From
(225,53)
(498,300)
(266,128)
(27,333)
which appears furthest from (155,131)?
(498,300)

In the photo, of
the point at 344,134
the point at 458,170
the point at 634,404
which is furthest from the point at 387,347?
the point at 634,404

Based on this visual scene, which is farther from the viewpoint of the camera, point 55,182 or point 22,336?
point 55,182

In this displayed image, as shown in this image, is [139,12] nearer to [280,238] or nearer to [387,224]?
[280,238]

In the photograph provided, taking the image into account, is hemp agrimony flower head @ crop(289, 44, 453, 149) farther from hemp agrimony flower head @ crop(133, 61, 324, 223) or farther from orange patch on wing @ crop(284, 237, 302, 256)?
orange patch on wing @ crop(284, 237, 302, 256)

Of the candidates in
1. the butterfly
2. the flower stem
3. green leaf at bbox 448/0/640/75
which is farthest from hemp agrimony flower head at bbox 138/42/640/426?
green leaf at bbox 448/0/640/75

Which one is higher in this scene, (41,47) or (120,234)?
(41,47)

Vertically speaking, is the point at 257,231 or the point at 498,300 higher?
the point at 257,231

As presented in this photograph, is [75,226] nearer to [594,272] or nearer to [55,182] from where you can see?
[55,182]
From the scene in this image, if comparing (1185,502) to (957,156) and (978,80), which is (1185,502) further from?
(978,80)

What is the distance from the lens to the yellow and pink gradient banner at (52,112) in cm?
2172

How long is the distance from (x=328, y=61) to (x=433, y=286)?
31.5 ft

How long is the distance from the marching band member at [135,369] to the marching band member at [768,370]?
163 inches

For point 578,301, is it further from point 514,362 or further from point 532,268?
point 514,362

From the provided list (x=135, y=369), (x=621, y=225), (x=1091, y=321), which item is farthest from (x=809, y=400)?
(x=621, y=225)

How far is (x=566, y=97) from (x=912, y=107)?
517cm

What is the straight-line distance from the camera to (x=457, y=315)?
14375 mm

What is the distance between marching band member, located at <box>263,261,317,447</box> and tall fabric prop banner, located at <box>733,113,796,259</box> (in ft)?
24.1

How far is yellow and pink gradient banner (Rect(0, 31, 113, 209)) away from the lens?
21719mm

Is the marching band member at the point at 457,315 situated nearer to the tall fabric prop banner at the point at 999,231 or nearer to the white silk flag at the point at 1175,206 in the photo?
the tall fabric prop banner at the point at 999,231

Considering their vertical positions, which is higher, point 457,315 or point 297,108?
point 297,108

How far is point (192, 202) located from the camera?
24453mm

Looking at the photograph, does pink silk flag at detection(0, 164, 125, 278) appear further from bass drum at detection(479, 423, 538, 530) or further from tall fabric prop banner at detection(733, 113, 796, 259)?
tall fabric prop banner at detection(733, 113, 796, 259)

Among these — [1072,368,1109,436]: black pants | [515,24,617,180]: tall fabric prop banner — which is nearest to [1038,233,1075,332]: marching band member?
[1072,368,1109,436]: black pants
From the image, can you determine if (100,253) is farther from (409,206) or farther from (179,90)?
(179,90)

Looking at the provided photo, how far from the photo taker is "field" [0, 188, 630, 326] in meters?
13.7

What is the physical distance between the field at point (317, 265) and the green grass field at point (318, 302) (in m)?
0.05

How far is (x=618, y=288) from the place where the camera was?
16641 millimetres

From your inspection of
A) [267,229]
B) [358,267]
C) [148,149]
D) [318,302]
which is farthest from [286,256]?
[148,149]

● ● ●

Reproduce the records word for word, starting at the line that contains "Looking at the provided" and continuing through the end of the records.

Looking at the provided photo, how far from the photo taker is "field" [0, 188, 630, 326] in meters?
13.7

What is the physical distance between the field at point (317, 265) and the green grass field at point (318, 302) (in m)?
0.05

How far is (x=618, y=288) from the place where the camera was?
16641 millimetres

From your inspection of
A) [267,229]
B) [358,267]
C) [148,149]
D) [318,302]
which is farthest from [286,256]?
[148,149]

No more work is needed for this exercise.